Source extract below:

This is the third of a trilogy chronicling how we’ve messed up our defined benefit pension framework. It brings us from the Pension Act 2004 to date
And suddenly you are doing the impossible (but only if you want to)
Our two previous articles considered the development of occupational DB pensions from the early post-war period until the eve, in 2004, of the regime under which we currently operate. There were over that period many changes introduced and these interventions, sought to increase the quality of the defined benefit pension being offered.
However, this situation has changed to member security and been far from benign. The costs of DB have soared unceasingly, through deficit recovery and much more, with no commensurate increase in pensions.
Moreover, in what can only be the most depressing of ironies, much of the population has been left without the comfort of a DB pension and all the benefits of risk sharing that go with it.
The most significant change that led to schemes closing to new members and future accrual was the imposition of the debt on employer legislation. This changed the obligation of the employer from being simply to pay a contribution, to being to pay the contribution and to guarantee the return needed on that contribution to generate the benefits promised.
In turn, this change altered the role and purpose of the pension fund from the stand-alone ‘to pay the pensions as and when due’ to being ‘to secure the accrued rights of scheme members, and to defray the employer’s cost of provision’. Unfortunately, little, if any, of the subsequent legislation and guidance has recognised the effect of this change, with very predictable consequences.
The Pensions Act 2004 introduced a new body, The Pensions Regulator (TPR) and a mutually organised compensation fund, the Pension Protection Fund (PPF). Unlike its predecessor, OPRA, TPR was given a statutory set of objectives.
The first of these objectives
“to protect members’ benefits”
sets the direction and objectives of its operations but it is somewhat surprising given that the Act was also creating the Pension Protection Fund. At the inception of the PPF, members’ benefits could only be at risk to the extent that the PPF cover was lower than the amount of the member’s benefits.

End of Source extract.
Dataset extract below:

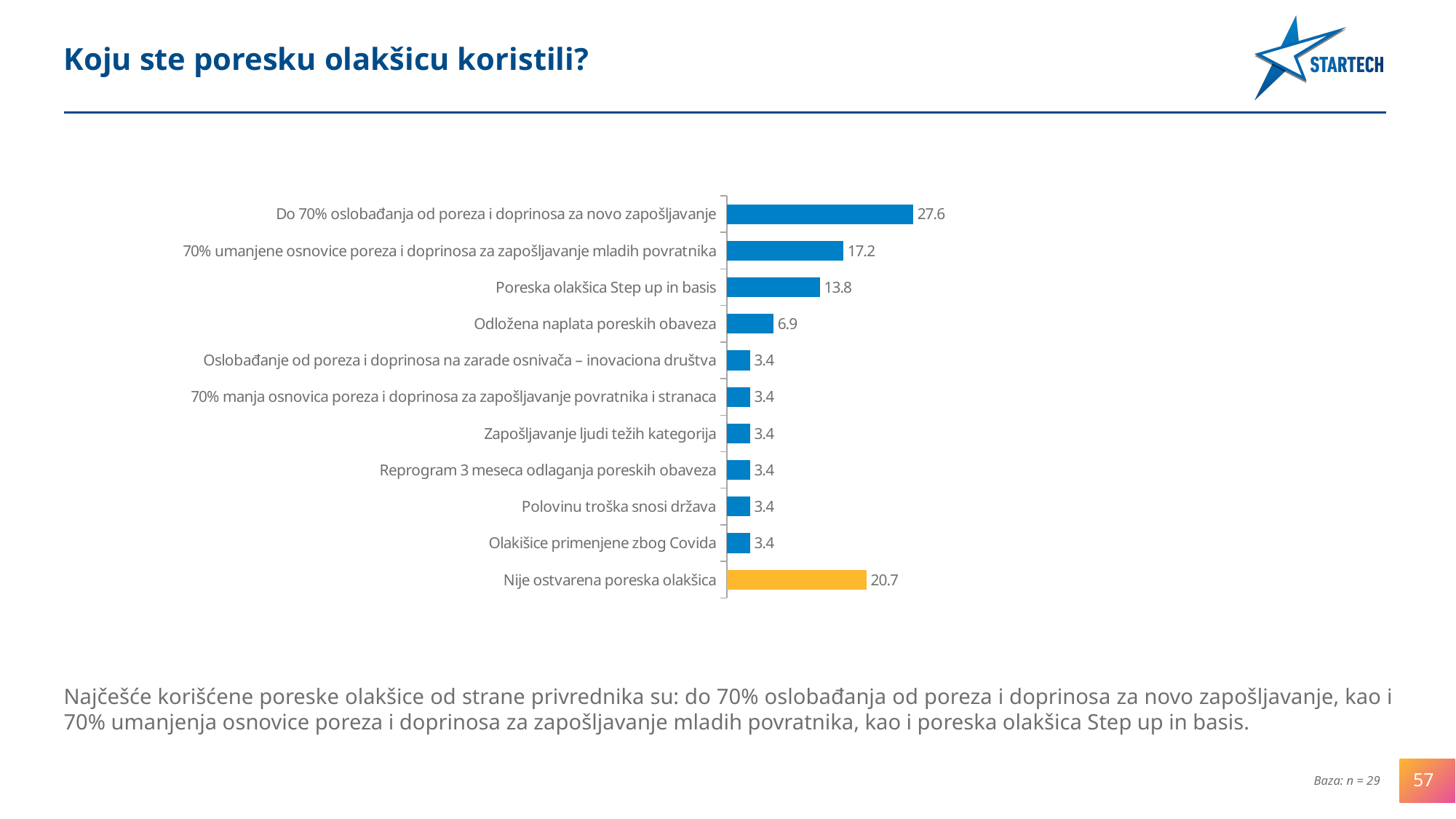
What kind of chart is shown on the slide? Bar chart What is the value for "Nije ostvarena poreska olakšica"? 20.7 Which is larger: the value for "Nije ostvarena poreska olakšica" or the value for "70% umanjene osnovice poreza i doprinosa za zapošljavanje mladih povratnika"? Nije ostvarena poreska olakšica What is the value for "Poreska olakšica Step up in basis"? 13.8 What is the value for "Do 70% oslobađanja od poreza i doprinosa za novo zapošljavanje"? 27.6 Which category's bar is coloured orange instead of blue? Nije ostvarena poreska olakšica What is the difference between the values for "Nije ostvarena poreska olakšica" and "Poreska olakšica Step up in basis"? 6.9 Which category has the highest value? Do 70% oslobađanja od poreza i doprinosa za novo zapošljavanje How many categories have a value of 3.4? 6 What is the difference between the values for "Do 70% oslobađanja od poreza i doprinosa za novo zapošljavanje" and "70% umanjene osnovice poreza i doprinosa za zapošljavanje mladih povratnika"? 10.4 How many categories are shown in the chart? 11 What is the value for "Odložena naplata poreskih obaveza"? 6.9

End of Dataset extract.

◆ **Tasks to perform**
[A] In the pensions article, what is the first statutory objective given to The Pensions Regulator?
[B] Print the stretch of the pensions article from "Our two previous" through "pension being offered.".
Work from the pensions article alone, not from the material.

◆ **Answers to this exercise**
[A] To protect members' benefits.

[B]
Our two previous articles considered the development of occupational DB pensions from the early post-war period until the eve, in 2004, of the regime under which we currently operate. There were over that period many changes introduced and these interventions, sought to increase the quality of the defined benefit pension being offered.